Australian Board admits to bookie scandal cover-up

AFP
09 December 98



SYDNEY, Dec 9 (AFP) - Australian cricket authorities admitted on Wednesday they had covered up the fact that star spinner Shane Warne and batsman Mark Waugh were paid by an illegal Indian bookie four years ago.

Australian Cricket Board (ACB) chief executive Malcolm Speed told ABC radio that Waugh was fined 10,000 Australian dollars (6,000 US) and Warne 8,000 dollars in 1995 for passing on information about the ground and weather to a Madras bookmaker during a brief tour of Sri Lanka on their way to Pakistan in 1994.

Speed told ABC radio they considered the matter closed.

"Fines were imposed, the fines were paid, there's no suggestion of bribery or match fixing," he said.

"As far as the Australian Cricket Board is concerned that's the end of the matter."

Former ACB chief executive Graham Halbish, who handled the case, and then coach Bob Simpson declined to comment.

Speed said the sport's governing body, the International Cricket Council, had been informed of the case at the time.

He would not say how much the players had been paid, but claimed it was not in the tens of thousands of dollars.

Speed said he did not know why the incident had not been made public by the ACB at the time.

"That's something I've reflected on. I wasn't here at the time, it was a decision made by management at the time and I'm sure they had good reason for it," he told ABC radio.

"Perhaps it might have been done differently but I think the board addressed it very seriously and dealt with it in a manner which they thought was proper at the time.

"From the Australian Cricket Board's point of view it dealt with the matter as soon as it became aware of it.

"The charge was investigated, the players admitted to it, the penalty was imposed, the fine was paid, the ICC was advised about it."

The players were fined at the same time as Waugh, Warne and Tim May alleged they had been offered and rejected 200,000 US dollars to play badly on the Pakistan tour.

Those allegations led to a judicial inquiry in Pakistan into match-fixing.

Waugh and Australian captain Mark Taylor testified in October that former Pakistan captain Salim Malik offered bribes to Warne, Waugh and May when they toured Pakistan in 1994-95.

That inquiry into Malik, Wasim Akram and Ijaz Ahmad appeared now to be compromised.

Ali Sibtain Fazli, the solicitor in charge of the inquiry, said from Pakistan that Waugh and Taylor should have mentioned the incident in evidence.

"Mark Waugh and Taylor should've made some mention of it because they were made to give statements on oath. There should have been disclosures then," he said.

Speed said Warne and Waugh were due to appear at a press conference later on Wednesday.

Waugh is due to play for Australia in the third Test against England starting at Adelaide Oval on Friday, while Warne is absent through injury2E

Matthew Engel, editor of the influential cricket publication Wisden and covering the current England's Ashes Tour, described the cover-up as shocking.

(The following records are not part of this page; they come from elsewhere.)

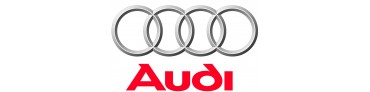 DOWN & OUT AUDI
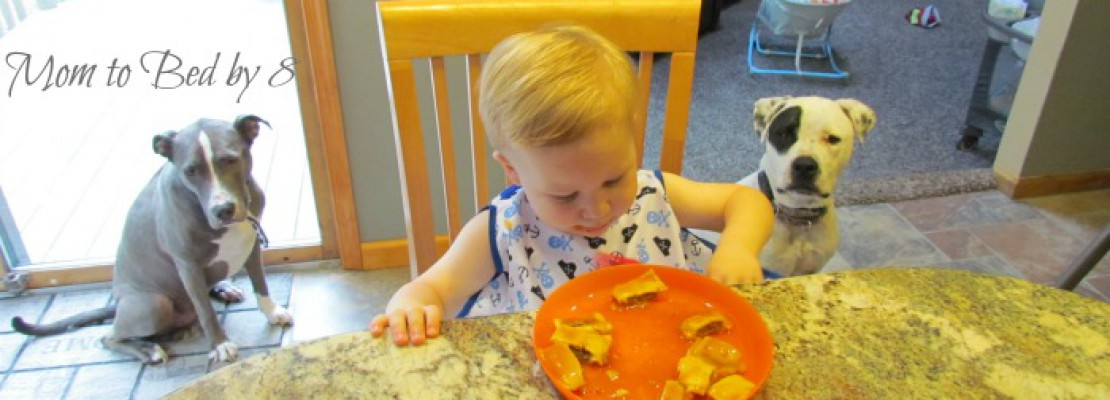 Grubbie Guard by Little Luvie Review & Giveaway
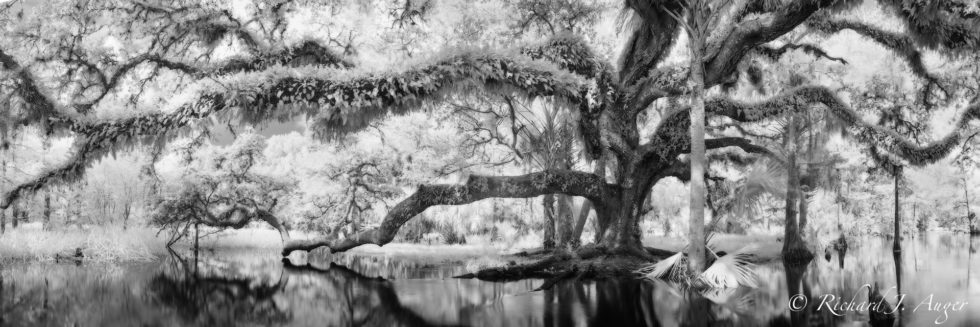 Fisheating Creek, Florida, Southern Live Oak, Infrared, Black and White, Monochrom, water, moss, photograph, lanscape, nature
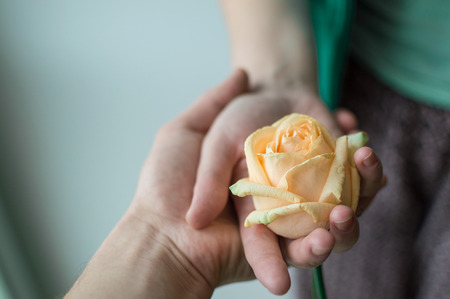 Male hand holding the female hand that holding the rose flower. Relations concept.
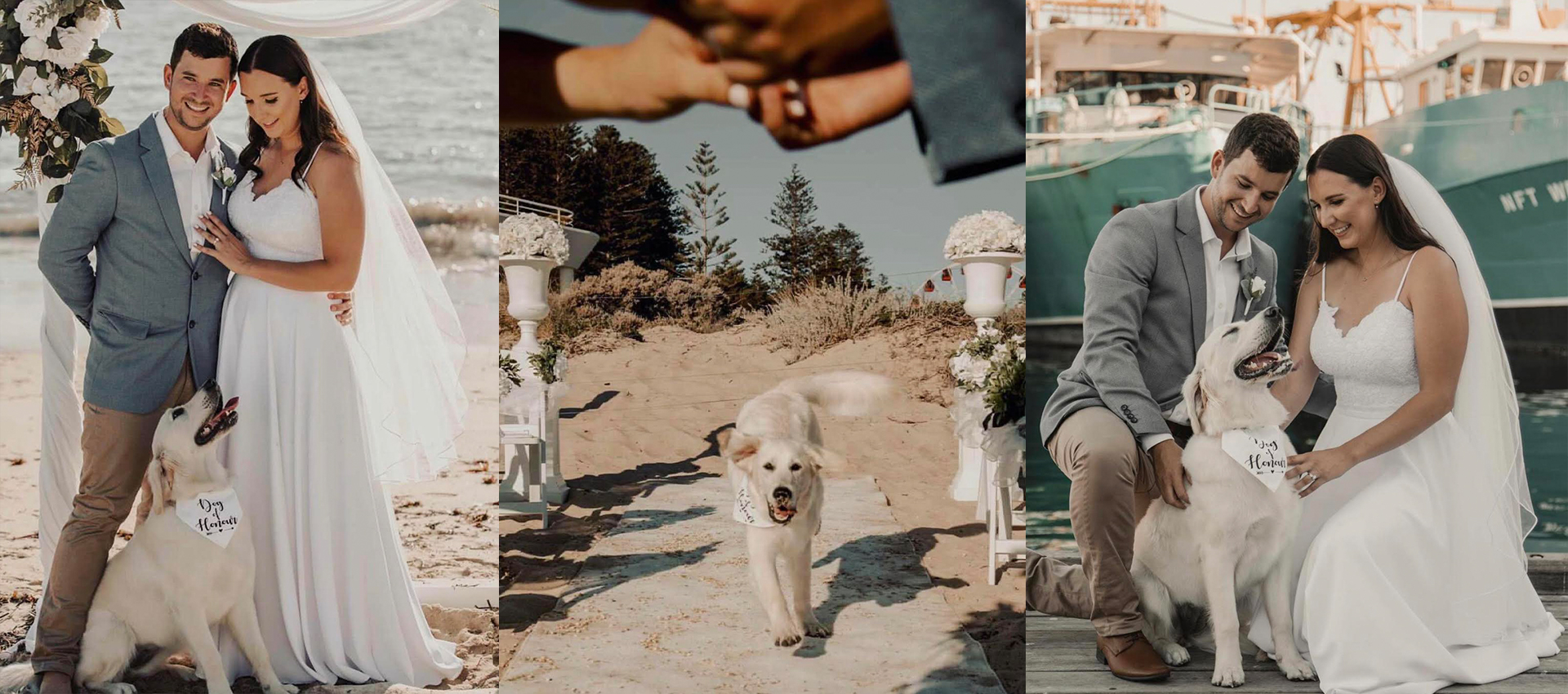 Weddings with your Fur Baby | Dog of Honour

"The shocking thing about this is not what Waugh and Warne actually may have done, which in itself is arguable in its seriousness, but the fact that the Australian Cricket Board thought it could cover it up," Engel told ABC radio.

"Frankly it's the sort of behaviour one expects of English cricket boards rather than Australian ones.

"This is one of the biggest scandals that cricket has ever faced and the attitude of the entire game and everyone in it is that it really doesn't matter much, that's been the attitude for four years.

"We've known that something's been going on for four years, we haven't known the details. It seems to me the administrators haven't wanted to know."